The press seems to have been just as impressed as I was. Isherwood in the Times called the production “compassionate” and “richly acted” and characterized Dodin’s staging as “a surprisingly fluid mixture of delicacy and bold, almost stylized expressionism.” He described the performances as “emotionally vibrant” and “precisely detailed.” Sheward called Dodin’s “searing production” of Chekhov’s classic “a dreamlike version” in Back Stage. This Three Sisters, said Voice reviewer Soloski, is “a mischievous and lively production,” and in New York magazine, Scott Brown explained, “The company restores an urgent, gut-level anguish to Chekhov’s terrarium of provincial discontent, delusion, and paralysis . . . .” In contrast, Elisabeth Vincentelli called the MDT Three Sisters “stark, slow and grim,” and warned, “It’s a respectable approach, but it requires patience.”

Vincentelli concluded her notice by saying, “This opaque, demanding production isn’t for beginners,” and I’d agree to a certain extent. She means this a pretty stiff warning, but I’d suggest only that MDT’s Three Sisters is a sophisticated enough theater experience that it takes not only open-mindedness and patience, but a palate sufficiently practiced to look beyond flash and, these days, stage effects, and see something we seldom get to see much now: the love and glory of the art of theater itself. This cast isn’t in the entertainment business—they’re in the art business. I don’t mean that as a snobbish panegyric for high theater art, I mean it as a reminder that we sometimes lose sight of where this all started. There’s not a thing wrong with good entertainment. I like The Boyfriend and Once Upon a Mattress. But we get so used to that kind of fare (not to mention the influence on our understanding of theater that comes from television’s 23- or 46-minute attention spans doled out in ten-minute chunks. Dodin and MDT don’t work in that medium. According to Barbara Chai in a Wall Street Journal interview with the director, “[O]ften in theater, you see a mutual tranquility going on” and, Chai says, Dodin believes that “the essence of theater is an inborn ‘intranquility.’” Audiences at Three Sisters need to be prepared to feel insecure—and to relish it for much of the three hours. For that reason, it’s not for beginners. On the other hand, it may be that a true beginner, someone who hasn’t become inured to the 21st-century theater world yet, would experience this Three Sisters differently from one of us old-timers—like Ilya in Never on Sunday, whose ingrained naïveté informed her experience of Greek tragedy. Maybe we need to get back to that, at least a little.

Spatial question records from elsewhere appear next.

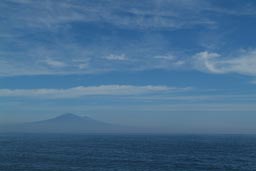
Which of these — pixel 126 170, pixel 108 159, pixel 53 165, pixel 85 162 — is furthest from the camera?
pixel 108 159

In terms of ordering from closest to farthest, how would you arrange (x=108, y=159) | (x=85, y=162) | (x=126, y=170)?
(x=126, y=170) < (x=85, y=162) < (x=108, y=159)

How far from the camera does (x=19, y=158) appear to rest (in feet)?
237

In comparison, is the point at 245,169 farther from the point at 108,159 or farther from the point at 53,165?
the point at 53,165

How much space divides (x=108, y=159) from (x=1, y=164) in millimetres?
20323

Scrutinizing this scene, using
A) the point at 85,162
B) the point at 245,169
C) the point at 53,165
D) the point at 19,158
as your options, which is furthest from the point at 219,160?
the point at 19,158

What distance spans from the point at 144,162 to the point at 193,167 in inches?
389

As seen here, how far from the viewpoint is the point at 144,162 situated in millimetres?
66375

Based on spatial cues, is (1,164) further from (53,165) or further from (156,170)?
(156,170)

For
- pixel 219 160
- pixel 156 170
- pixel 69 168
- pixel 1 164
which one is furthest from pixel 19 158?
pixel 219 160

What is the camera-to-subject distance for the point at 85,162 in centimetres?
6562

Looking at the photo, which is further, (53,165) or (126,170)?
(53,165)

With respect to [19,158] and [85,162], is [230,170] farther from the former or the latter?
[19,158]

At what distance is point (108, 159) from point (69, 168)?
13.3 metres

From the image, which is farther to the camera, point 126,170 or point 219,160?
point 219,160
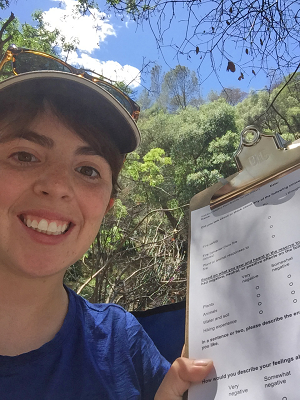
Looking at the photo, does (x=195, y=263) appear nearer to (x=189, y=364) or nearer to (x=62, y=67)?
(x=189, y=364)

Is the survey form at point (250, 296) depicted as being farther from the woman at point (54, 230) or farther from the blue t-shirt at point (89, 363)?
the blue t-shirt at point (89, 363)

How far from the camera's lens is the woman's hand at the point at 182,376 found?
0.55 metres

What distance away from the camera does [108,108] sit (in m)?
0.80

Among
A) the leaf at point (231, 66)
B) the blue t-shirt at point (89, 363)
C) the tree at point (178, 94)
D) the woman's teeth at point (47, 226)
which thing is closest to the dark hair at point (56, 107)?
the woman's teeth at point (47, 226)

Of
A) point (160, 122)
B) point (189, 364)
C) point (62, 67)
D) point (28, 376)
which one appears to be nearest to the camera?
point (189, 364)

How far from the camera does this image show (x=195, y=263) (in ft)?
2.13

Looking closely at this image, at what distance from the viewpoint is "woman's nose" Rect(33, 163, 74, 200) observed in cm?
67

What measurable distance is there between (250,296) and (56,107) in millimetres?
623

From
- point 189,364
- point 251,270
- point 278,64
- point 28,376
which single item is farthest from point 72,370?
point 278,64

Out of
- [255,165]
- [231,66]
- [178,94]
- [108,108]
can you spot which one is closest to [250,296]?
[255,165]

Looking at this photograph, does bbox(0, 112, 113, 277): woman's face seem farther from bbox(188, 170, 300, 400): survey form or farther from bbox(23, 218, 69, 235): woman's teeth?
bbox(188, 170, 300, 400): survey form

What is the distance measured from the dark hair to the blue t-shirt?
515 mm

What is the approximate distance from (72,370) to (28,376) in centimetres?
11

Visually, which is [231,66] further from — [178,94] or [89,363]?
[178,94]
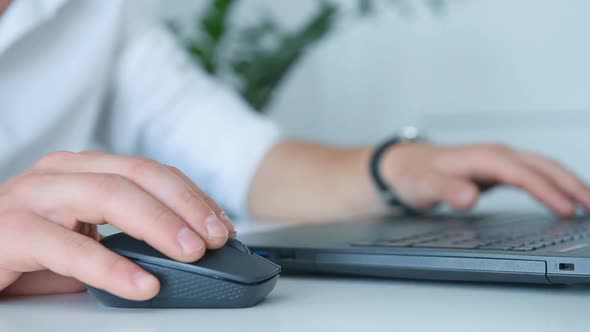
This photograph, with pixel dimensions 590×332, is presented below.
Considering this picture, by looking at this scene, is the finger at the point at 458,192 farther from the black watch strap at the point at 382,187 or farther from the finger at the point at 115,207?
the finger at the point at 115,207

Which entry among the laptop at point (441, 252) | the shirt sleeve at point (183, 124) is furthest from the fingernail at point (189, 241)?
the shirt sleeve at point (183, 124)

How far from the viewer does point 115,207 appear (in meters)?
0.38

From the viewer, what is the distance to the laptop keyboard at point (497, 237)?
1.53 feet

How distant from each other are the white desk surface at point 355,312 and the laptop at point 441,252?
0.01 metres

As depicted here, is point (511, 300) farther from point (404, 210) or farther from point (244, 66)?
point (244, 66)

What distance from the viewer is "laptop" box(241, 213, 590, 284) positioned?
0.42 m

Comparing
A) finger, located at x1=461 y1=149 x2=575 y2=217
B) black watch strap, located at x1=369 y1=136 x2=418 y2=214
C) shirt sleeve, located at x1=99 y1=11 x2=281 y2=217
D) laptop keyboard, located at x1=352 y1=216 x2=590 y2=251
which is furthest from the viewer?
shirt sleeve, located at x1=99 y1=11 x2=281 y2=217

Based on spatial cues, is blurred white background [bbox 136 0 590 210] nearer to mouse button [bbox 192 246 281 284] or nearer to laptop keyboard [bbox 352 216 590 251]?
laptop keyboard [bbox 352 216 590 251]

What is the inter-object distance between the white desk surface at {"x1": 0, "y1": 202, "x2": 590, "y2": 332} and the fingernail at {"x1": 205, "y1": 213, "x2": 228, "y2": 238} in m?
0.04

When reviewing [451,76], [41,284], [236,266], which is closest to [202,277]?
[236,266]

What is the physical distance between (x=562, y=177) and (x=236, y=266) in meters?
0.54

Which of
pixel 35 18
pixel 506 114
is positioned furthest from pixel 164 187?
pixel 506 114

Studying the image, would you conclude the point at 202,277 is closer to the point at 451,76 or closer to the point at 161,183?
the point at 161,183

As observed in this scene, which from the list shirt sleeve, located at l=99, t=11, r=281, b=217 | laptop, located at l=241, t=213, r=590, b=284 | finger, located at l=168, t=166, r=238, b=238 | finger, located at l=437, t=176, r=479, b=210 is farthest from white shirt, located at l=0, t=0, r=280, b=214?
finger, located at l=168, t=166, r=238, b=238
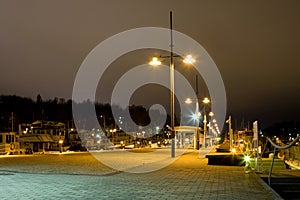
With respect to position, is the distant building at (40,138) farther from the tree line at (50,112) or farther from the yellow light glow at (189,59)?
the yellow light glow at (189,59)

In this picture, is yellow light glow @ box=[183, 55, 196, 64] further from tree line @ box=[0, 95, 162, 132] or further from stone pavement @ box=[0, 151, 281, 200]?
tree line @ box=[0, 95, 162, 132]

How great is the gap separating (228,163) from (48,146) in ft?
169

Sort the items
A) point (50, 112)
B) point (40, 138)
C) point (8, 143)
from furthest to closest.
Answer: point (50, 112) → point (40, 138) → point (8, 143)

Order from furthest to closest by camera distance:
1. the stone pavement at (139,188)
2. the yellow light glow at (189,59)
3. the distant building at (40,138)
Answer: the distant building at (40,138) → the yellow light glow at (189,59) → the stone pavement at (139,188)

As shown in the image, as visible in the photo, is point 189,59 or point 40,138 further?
point 40,138

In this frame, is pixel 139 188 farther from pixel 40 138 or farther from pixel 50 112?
pixel 50 112

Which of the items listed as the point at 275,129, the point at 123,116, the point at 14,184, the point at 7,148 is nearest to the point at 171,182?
the point at 14,184

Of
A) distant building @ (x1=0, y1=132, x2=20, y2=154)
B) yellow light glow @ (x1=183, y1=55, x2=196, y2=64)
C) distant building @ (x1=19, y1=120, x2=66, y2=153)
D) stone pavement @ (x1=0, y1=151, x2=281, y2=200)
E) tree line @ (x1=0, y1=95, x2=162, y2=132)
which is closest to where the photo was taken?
stone pavement @ (x1=0, y1=151, x2=281, y2=200)

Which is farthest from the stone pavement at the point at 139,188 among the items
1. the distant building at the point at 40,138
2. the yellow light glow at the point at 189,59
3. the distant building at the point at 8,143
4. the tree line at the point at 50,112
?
the tree line at the point at 50,112

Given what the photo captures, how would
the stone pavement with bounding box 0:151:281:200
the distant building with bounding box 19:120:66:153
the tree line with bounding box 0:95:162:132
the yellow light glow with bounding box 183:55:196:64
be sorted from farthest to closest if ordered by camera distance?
the tree line with bounding box 0:95:162:132 → the distant building with bounding box 19:120:66:153 → the yellow light glow with bounding box 183:55:196:64 → the stone pavement with bounding box 0:151:281:200

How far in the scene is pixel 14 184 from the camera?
13172 millimetres

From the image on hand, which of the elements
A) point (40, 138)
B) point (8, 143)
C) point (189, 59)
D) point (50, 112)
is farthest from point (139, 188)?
point (50, 112)

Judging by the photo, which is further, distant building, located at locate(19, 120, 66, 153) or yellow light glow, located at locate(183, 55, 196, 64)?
distant building, located at locate(19, 120, 66, 153)

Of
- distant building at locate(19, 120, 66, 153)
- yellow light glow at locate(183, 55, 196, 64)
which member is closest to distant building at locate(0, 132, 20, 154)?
distant building at locate(19, 120, 66, 153)
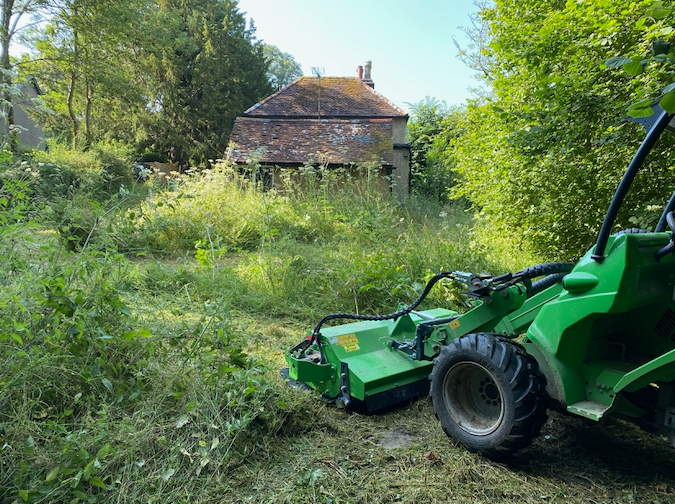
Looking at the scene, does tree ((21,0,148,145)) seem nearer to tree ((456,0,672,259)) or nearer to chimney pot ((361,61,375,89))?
chimney pot ((361,61,375,89))

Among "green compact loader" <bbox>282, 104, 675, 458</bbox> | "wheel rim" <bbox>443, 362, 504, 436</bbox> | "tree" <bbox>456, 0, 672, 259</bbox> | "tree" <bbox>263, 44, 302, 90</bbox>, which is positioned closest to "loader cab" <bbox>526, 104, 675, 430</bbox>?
"green compact loader" <bbox>282, 104, 675, 458</bbox>

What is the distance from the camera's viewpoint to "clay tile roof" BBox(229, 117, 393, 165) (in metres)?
15.9

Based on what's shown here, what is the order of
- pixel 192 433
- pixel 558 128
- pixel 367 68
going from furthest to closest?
pixel 367 68 → pixel 558 128 → pixel 192 433

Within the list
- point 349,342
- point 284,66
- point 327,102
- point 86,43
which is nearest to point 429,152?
point 327,102

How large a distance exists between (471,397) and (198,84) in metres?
32.7

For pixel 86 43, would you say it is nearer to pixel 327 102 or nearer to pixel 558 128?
pixel 327 102

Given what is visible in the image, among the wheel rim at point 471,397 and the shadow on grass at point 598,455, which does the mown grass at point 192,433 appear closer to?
the shadow on grass at point 598,455

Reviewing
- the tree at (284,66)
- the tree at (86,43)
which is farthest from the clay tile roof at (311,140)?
the tree at (284,66)

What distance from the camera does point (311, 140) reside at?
17219 millimetres

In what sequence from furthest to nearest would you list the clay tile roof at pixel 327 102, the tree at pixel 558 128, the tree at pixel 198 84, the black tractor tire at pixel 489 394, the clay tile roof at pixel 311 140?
1. the tree at pixel 198 84
2. the clay tile roof at pixel 327 102
3. the clay tile roof at pixel 311 140
4. the tree at pixel 558 128
5. the black tractor tire at pixel 489 394

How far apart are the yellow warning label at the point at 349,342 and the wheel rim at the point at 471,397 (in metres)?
0.86

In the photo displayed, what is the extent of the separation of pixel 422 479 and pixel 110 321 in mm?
2183

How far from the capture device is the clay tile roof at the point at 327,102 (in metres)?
20.8

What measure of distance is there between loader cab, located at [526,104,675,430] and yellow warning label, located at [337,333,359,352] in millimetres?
1314
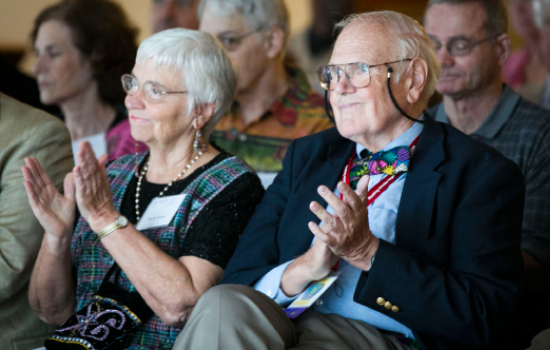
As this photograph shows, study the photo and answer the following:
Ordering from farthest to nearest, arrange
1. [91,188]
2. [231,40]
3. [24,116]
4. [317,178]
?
1. [231,40]
2. [24,116]
3. [317,178]
4. [91,188]

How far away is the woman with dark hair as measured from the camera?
369 centimetres

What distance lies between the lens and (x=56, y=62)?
3.69 m

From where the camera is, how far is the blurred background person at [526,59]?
5055 mm

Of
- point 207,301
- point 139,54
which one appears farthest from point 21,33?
point 207,301

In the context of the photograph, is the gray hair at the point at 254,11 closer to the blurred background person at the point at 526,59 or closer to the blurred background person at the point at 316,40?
the blurred background person at the point at 316,40

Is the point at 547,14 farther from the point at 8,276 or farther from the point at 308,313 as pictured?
the point at 8,276

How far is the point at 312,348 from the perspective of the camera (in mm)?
1613

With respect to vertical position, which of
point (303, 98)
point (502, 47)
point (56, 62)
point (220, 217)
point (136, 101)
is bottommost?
point (220, 217)

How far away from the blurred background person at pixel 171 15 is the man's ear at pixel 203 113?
2318 mm

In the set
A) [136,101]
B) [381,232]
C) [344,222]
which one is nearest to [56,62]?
[136,101]

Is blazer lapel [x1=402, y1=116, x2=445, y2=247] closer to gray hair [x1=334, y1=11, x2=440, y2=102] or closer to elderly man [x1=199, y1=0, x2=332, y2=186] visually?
gray hair [x1=334, y1=11, x2=440, y2=102]

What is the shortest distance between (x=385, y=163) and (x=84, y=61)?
2.42 m

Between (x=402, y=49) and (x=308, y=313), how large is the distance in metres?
0.82

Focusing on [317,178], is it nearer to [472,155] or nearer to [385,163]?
[385,163]
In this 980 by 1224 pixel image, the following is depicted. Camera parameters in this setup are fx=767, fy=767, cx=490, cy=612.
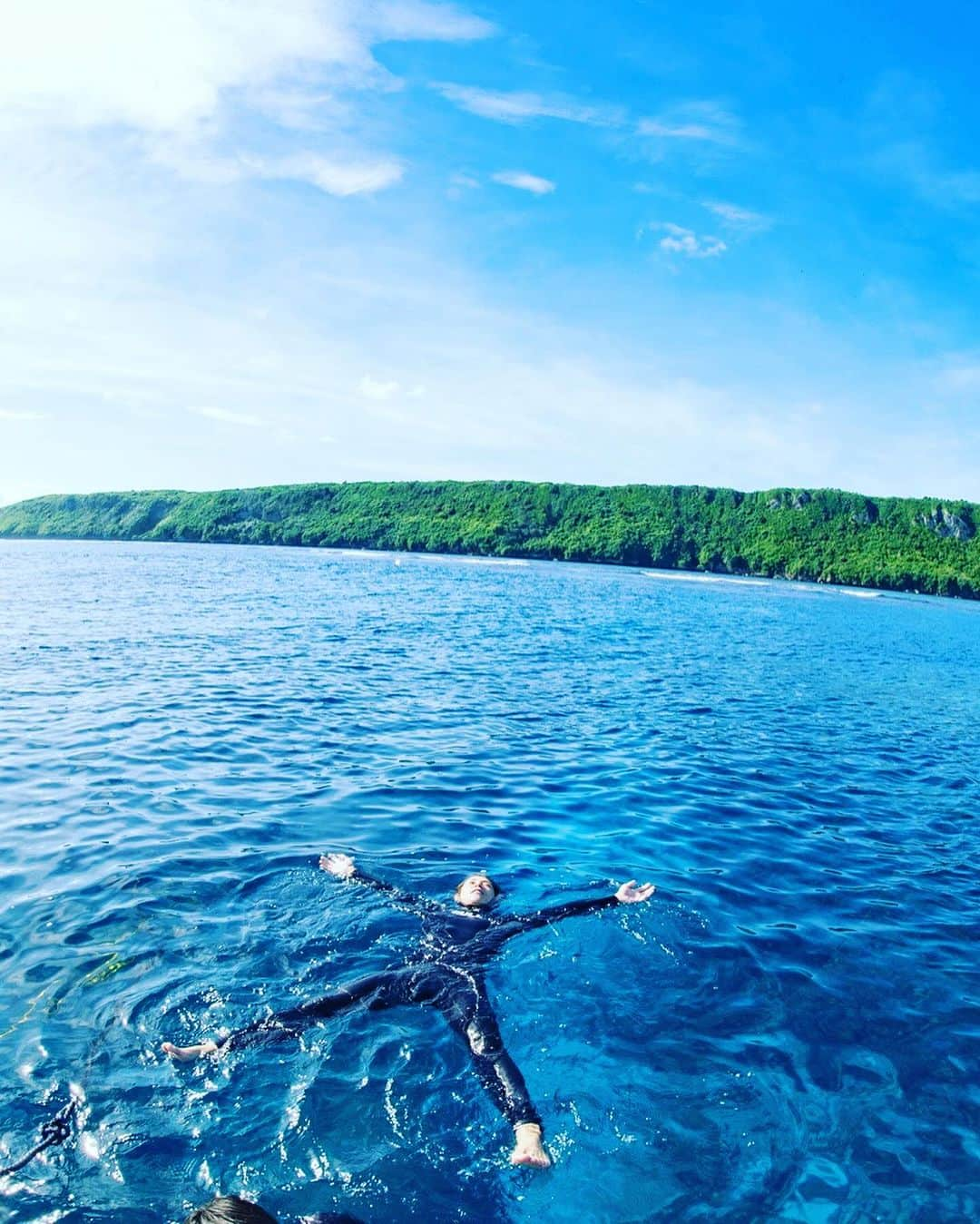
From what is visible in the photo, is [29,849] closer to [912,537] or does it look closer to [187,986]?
[187,986]

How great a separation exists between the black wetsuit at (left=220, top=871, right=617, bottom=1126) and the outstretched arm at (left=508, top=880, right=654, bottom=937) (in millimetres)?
12

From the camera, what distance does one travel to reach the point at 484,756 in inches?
742

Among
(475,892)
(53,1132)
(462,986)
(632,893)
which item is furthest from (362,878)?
(53,1132)

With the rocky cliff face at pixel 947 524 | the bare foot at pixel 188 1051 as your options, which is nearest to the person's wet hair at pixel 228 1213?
the bare foot at pixel 188 1051

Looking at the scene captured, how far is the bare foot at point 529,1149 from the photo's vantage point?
652 cm

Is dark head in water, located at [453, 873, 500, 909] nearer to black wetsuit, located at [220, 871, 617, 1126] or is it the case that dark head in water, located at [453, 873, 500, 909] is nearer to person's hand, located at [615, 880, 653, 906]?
black wetsuit, located at [220, 871, 617, 1126]

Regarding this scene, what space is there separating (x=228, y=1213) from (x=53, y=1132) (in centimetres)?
382

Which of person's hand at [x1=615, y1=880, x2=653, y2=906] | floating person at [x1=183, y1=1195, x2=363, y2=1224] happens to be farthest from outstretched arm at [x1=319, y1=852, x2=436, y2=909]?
floating person at [x1=183, y1=1195, x2=363, y2=1224]

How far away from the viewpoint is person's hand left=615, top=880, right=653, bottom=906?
11.2 m

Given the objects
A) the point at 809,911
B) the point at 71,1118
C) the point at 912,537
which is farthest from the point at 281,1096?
the point at 912,537

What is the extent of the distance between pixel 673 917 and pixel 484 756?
813 centimetres

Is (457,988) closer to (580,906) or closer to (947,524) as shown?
(580,906)

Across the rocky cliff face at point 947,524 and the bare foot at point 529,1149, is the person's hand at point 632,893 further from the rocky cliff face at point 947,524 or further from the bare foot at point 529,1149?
the rocky cliff face at point 947,524

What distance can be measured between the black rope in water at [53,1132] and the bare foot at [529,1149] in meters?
3.83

[I don’t normally do this, but because I didn’t single out actors to appraise on my report of MDT’s Three Sisters, I’m going append the cast list here, just to acknowledge this excellent company.


Alexander Bykovsky (Andrey Prozorov), Ekaterina Kleopina (Natasha), Irina Tychinina (Olga), Elena Kalinina (Masha), Ekaterina Tarasova (Irina), Sergey Vlasov (Feodor Kulygin), Igor Chernevich (Alexander Vershinin), Sergey Kuryshev (Nicolai Tuzenbach), Alexander Koshkarev (Vassili Soleny), Alexander Zavyalov (Ivan Chebutikin), Danila Shevchenko (Alexey Fedotik), Stanislav Nikolsky (Vladimir Rode), Sergey Kozyrev (Ferapont), Natalia Akimova (Anfisa), Elena Solomonova (Maid) and Anatoly Kolibyanov (Soldier).]